» RECORD SET
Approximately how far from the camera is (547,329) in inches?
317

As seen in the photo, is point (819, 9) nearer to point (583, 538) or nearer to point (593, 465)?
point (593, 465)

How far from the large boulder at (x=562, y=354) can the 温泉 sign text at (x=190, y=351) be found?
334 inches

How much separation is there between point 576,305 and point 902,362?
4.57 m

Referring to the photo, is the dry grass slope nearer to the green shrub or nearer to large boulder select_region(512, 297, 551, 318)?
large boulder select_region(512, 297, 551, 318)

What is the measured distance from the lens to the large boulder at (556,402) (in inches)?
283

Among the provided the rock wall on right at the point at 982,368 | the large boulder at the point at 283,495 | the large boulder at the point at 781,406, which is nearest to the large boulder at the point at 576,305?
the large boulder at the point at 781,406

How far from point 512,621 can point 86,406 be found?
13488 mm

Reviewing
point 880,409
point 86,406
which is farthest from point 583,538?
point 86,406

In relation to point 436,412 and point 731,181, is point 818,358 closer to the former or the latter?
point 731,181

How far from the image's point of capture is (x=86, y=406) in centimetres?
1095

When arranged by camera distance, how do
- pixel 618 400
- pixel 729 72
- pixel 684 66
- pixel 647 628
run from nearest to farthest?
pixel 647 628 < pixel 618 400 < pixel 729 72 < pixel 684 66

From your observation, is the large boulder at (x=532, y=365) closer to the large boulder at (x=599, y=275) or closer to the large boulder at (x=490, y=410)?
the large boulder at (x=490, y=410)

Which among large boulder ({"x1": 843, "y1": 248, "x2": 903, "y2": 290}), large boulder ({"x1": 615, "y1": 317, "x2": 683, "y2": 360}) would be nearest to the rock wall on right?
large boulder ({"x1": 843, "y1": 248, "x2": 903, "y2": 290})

» WORK TO DO
Copy out the listing word for word, beginning at the line that contains "Which among large" and ending at the last line of the listing.

» TASK OUTPUT
Which among large boulder ({"x1": 843, "y1": 248, "x2": 903, "y2": 290}), large boulder ({"x1": 615, "y1": 317, "x2": 683, "y2": 360}) would be nearest to the rock wall on right?
large boulder ({"x1": 843, "y1": 248, "x2": 903, "y2": 290})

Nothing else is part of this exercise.